At the current price of Rs 3,263, the stock is trading at a multiple of 28.2 times its trailing twelve month consolidated earnings. Eicher Motors' performance in the standalone business has been moving along at a strong pace. The company continues to witness high demand of its two-wheelers. At the same time, the waiting period for the two-wheelers has been high as well. However, with the new plant coming up, the company is looking opening up its supply bottlenecks. The new two-wheeler plant at Oragadam has capacity to produce 175,000 vehicles (as part of its phase - I). The company plans to scale this up to 250,000 in the medium term and over the long term (5 to 8 years). The aim is to touch the plant's maximum capacity of 500,000 vehicles. The company plans to move into the export market - wherein it would be targeting emerging markets such as Latin America, South East Asia, Middle East, Africa, amongst others. It may be noted that in CY12, export volumes stood at 3,500 units only.

Further, the company is also making efforts to increase its reach, especially into the smaller cities and towns. Royal Enfield's dealership currently stands at about 260. At the end of December 2012, the figure stood at 249. The company is looking to expanding the same by about 5-6 every month, aiming to add a total of nearly 80 dealers in the full year 2013.

As for the commercial vehicles business, while the industry volumes continue to dwindle, the situation has been the same for Eicher, albeit in a lesser manner. This has led the company to increase its market share in the process. When the overall cycle will turn is a difficult question to answer. But the management is hopeful of things taking a turn for the better soon given that the CV market is at its bottom.

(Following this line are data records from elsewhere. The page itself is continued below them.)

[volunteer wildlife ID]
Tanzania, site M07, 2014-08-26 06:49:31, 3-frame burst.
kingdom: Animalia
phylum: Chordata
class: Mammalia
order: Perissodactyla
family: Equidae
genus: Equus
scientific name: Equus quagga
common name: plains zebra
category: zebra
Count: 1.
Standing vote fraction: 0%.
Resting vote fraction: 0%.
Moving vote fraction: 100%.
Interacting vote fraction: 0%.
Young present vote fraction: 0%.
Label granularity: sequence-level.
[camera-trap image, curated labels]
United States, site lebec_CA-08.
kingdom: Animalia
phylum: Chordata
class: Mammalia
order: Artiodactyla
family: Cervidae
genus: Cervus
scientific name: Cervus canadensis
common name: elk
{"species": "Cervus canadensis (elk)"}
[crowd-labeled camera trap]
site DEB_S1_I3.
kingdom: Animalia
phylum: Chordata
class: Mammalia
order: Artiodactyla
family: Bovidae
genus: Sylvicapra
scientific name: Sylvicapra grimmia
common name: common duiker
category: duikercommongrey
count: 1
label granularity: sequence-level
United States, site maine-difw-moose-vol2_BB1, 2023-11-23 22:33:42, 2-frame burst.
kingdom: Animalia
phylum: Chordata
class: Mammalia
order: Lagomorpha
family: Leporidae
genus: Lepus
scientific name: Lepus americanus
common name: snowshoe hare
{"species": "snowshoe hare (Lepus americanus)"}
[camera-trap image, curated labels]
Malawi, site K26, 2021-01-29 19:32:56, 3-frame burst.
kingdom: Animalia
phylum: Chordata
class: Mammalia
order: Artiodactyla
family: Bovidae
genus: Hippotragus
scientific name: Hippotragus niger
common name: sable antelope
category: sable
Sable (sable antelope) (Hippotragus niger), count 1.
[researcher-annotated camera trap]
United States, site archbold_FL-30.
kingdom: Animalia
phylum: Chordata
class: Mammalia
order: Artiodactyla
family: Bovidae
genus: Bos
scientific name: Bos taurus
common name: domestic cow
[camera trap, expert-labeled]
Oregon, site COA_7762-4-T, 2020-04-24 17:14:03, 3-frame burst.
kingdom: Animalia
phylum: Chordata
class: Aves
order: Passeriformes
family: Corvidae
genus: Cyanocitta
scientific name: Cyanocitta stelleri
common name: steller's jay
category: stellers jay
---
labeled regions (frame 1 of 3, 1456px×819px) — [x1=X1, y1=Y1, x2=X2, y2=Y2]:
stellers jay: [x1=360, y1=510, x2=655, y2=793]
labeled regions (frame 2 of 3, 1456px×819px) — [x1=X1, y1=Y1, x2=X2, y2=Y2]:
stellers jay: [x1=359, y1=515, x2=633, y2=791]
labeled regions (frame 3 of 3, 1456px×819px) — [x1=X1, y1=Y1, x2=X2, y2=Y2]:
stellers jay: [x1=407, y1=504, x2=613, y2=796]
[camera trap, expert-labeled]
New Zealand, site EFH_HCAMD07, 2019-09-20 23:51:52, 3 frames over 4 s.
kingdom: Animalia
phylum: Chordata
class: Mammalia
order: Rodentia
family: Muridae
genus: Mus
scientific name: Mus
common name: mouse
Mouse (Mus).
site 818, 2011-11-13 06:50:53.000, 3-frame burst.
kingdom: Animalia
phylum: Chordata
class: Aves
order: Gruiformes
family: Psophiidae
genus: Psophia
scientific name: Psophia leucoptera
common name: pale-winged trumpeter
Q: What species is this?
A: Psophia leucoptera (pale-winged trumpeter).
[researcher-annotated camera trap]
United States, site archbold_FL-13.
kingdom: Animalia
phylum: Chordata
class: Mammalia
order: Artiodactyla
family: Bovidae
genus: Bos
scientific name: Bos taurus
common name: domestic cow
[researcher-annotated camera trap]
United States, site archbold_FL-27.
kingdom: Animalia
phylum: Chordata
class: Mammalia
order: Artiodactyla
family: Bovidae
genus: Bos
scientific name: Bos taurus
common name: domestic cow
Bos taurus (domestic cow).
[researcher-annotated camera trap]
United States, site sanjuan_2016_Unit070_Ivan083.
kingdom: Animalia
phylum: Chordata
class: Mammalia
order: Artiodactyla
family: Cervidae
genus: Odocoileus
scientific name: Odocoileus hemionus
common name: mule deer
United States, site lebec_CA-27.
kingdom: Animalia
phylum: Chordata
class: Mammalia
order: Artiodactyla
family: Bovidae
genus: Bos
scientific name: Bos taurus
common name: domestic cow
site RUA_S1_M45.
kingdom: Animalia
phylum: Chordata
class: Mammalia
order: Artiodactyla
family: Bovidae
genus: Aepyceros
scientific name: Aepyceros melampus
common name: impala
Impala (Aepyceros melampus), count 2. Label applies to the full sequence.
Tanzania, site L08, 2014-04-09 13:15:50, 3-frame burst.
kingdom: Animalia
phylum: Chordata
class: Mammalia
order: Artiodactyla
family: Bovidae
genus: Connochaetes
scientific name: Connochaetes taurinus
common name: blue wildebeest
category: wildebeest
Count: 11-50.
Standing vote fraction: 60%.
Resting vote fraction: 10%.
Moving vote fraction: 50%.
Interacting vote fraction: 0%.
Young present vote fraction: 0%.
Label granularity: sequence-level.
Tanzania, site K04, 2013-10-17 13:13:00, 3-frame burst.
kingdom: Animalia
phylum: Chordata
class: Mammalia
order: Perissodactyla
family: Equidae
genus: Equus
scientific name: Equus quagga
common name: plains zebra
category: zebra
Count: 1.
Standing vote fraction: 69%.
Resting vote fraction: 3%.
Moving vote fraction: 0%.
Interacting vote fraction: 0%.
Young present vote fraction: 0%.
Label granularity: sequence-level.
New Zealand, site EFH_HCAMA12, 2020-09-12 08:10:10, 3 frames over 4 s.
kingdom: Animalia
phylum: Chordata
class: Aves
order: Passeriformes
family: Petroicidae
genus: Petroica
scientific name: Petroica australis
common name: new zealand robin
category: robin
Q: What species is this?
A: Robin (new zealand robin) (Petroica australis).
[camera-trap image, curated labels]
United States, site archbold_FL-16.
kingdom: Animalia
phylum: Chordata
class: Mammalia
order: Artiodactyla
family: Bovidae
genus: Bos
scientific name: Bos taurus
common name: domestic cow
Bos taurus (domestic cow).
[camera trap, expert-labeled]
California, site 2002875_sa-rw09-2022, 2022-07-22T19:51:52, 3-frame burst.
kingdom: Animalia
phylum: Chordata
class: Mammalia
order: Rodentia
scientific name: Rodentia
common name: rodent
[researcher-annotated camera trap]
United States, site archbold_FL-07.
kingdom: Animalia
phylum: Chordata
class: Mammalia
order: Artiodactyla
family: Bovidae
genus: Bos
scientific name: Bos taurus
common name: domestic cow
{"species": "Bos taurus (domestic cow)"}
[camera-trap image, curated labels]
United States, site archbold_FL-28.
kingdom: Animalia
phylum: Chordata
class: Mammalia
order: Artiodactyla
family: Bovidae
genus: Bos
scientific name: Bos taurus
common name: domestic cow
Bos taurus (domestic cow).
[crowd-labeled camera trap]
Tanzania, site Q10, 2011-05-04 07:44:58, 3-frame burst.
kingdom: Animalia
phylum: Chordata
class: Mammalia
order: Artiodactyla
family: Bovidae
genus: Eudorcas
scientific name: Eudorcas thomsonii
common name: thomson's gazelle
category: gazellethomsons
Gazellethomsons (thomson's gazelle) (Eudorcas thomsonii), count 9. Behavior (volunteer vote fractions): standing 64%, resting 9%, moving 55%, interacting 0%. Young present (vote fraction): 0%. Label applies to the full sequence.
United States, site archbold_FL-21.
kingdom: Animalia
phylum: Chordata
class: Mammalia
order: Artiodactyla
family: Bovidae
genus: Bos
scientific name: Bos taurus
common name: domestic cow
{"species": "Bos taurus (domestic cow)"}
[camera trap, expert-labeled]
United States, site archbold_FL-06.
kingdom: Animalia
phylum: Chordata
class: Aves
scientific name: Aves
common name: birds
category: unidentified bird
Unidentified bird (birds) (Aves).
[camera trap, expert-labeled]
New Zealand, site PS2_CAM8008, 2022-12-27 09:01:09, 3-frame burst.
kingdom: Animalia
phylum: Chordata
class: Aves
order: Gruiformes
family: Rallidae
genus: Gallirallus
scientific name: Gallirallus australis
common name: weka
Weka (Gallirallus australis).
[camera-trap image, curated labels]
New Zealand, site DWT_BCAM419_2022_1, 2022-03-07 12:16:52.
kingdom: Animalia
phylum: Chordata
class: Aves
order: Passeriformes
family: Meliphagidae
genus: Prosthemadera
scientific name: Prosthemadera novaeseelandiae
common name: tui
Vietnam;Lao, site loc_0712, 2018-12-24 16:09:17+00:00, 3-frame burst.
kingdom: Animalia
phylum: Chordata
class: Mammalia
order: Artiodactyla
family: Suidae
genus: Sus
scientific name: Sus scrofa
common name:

We came out with a report on Eicher Motors on 13 February 2013, when the stock closed at a price of Rs 2,620. While the stock had potential to move up, we suggested that investors should wait for the stock price to fall to Rs 2,300 or lower before buying it - in order to earn better returns on a compounded basis. The maximum the stock declined since then was to Rs 2,544. At the current price, the stock is up by nearly 25% on a point to point basis since the date of recommendation. In the process, the stock has only gotten more expensive, which is why we believe that investors should wait till the stock corrects.